Travel can be exhausting. So why not take a vacation while on vacation? After a hectic week in Rome, my sister Valerie and I decided to “chil-lax” at the Adler Thermae, a renowned spa resort whose pools are fed by thermal waters from the small town of Bagno Vignoni in the heart of Tuscany. Tuscany, one of Italy’s most popular regions, welcomes millions of visitors every year to cities such as Florence and Pisa.
We hopped the train to Chiusi, which is the closest railway stop to Bagno Vignoni. The resort’s driver met us at the station and driving an SUV, expertly whisked us along curving roads through dense woodlands. Soon we pulled up at the Adler, a striking modern structure that blends perfectly into the rural landscape.
Adler Thermae Spa Resort focuses on relaxation and wellness facilities with indoor and outdoor pools, a state-of-the-art gym, a slate of spa treatments and wellness specialties that include a Finnish sauna and an underground salt bath. Breakfast and dinner are included and the dishes are created with fresh local produce. It’s a full getaway package.
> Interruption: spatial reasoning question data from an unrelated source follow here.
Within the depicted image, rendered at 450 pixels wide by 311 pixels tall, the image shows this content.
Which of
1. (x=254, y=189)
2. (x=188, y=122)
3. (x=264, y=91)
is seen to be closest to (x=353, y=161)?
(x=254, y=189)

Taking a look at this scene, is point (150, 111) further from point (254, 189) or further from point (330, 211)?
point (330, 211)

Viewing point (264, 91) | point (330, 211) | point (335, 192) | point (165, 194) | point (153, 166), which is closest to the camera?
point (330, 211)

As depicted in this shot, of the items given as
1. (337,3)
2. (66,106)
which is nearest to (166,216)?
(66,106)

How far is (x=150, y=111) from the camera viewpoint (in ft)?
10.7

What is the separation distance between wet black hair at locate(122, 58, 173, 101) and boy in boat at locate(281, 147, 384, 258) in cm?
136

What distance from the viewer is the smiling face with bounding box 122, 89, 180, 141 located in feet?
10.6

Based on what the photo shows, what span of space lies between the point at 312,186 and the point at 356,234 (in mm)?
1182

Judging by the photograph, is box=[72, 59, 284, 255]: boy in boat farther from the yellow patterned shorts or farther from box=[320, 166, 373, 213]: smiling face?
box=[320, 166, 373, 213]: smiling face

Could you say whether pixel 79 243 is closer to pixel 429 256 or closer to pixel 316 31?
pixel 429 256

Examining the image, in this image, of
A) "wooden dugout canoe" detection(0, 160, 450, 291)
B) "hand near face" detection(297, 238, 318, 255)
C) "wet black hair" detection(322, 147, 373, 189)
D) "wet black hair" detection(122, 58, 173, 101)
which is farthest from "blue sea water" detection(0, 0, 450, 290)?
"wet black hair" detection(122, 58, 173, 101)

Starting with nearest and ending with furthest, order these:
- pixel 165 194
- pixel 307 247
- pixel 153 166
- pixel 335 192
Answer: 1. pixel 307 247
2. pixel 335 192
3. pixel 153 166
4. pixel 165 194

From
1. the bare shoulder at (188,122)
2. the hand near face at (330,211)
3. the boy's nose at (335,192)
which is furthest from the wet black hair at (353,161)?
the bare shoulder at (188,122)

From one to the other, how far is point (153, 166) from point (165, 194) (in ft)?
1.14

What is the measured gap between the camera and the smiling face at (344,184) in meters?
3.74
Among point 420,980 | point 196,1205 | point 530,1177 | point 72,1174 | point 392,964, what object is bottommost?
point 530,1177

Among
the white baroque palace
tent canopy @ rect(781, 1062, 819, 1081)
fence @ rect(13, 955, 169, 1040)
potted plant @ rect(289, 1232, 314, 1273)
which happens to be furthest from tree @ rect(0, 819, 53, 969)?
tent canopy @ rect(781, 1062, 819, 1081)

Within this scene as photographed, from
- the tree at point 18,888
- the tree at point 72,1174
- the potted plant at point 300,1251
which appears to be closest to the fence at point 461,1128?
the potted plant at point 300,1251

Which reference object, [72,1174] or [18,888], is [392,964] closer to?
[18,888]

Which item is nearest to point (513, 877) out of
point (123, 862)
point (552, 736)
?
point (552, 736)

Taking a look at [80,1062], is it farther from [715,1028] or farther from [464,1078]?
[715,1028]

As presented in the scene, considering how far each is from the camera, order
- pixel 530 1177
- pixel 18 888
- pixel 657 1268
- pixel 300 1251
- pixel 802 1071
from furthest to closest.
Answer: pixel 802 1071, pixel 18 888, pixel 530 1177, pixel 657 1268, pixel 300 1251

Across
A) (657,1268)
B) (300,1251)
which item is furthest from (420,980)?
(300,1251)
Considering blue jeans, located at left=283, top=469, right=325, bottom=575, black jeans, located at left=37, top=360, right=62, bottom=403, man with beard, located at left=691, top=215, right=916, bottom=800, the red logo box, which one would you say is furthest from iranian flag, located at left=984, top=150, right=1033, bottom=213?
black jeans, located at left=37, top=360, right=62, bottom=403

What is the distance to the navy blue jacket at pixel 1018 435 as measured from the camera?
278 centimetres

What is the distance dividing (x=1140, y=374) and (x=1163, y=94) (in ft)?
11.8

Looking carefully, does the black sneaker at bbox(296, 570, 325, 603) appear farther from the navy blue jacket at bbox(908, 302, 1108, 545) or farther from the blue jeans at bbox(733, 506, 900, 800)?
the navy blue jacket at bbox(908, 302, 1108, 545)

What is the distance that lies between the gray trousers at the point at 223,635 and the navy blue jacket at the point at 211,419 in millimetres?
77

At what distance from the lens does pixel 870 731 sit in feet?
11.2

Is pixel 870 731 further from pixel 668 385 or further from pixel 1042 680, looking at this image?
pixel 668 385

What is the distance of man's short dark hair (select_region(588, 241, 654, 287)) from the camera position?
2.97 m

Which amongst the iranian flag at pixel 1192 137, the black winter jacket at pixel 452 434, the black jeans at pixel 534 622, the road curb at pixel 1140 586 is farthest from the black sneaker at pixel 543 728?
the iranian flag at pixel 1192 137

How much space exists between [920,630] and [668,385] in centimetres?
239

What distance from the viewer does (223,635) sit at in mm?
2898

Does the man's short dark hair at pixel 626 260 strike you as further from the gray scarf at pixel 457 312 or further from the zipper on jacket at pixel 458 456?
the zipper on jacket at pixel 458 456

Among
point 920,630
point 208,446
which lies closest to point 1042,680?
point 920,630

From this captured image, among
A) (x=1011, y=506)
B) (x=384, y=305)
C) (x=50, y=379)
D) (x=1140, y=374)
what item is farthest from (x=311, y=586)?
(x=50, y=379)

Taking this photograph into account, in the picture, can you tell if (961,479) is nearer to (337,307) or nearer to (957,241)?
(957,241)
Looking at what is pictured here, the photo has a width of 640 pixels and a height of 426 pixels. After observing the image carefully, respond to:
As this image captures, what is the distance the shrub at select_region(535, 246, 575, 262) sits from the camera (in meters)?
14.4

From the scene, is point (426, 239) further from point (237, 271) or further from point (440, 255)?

From the terrace of our room, we looked out upon spears of cypress trees that punctuated the viridian Val D’Orcia valley. We could also see and hear swimmers splashing in the mineral and freshwater pools. It was October, but the temperature bordered on hot, except with an occasional cooling breeze.
Some of the best amenities at the Adler are the complementary activities such as a visit to Pienza, a tour of a winery, a search in the woods for the precious fungus and truffles and a cooking class.
The Following Day
After a buffet breakfast in an open-air dining room, it was time for Valerie and me to go our separate ways. She was off to her personal mission of rest and relaxation and I was drawn to exploring Pienza. I joined 14 other guests in a minibus that only drove us to a dirt lane where we disembarked. We were to walk. We were told that our minibus would be waiting for exhausted stragglers at a distant crossroad. High on a hill, our destination Pienza sparkled in the sun like gold due to its construction material of yellow stone.
Pienza is a medieval village that had been home to Pope Pius II. In 1459, the newly-elected pontiff, born Aeneas Sylvius Piccolomini, began to expand and improve his birthplace, which, at that time, was known as Corsignano He renamed it Pienza in his honor.
Once there, we each set off on our own with instructions to be back at the bus at a specific time because we had another stop to make. I strolled around, looking at modern shops, coffee bars and cafes, all located behind ancient facades. Eventually, I stumbled upon the cathedral bearing the coat-of-arms of Pope Pius II. Because of our schedule, I knew that I wouldn’t be able to find his papal palace. But I did have time to enjoy the panoramic view from the village walls.
Back on the bus, we traveled to Spedaletto to visit a small family factory called Mulino Val d’Orcia that produces organic wheat and bran flour. We learned from the young miller, Amadeo Grappi, how he grounds wheat in his stone mill. He demonstrated the making of pici (a thick spaghetti) with only flour and water. The Adler serves their pastas and breads and makes other baked goods from their flours. They then invited everyone to a midday meal, al fresco. Big bowls of pici in tomato sauce, platters of cold meats, baskets of fresh bread and plenty of red and white wine on a long table waited for us. Ah, la dolce vita!
When I returned to the resort, I found my sister well-rested and revitalized after a morning in the thermal pool and an afternoon experiencing a soothing massage in the spa. But my soul was also revitalized, if not well rested. Nevertheless, the next day, I had appointments for a Green Stamina anti-aging facial and an aqua zen massage. Again, la dolce vita!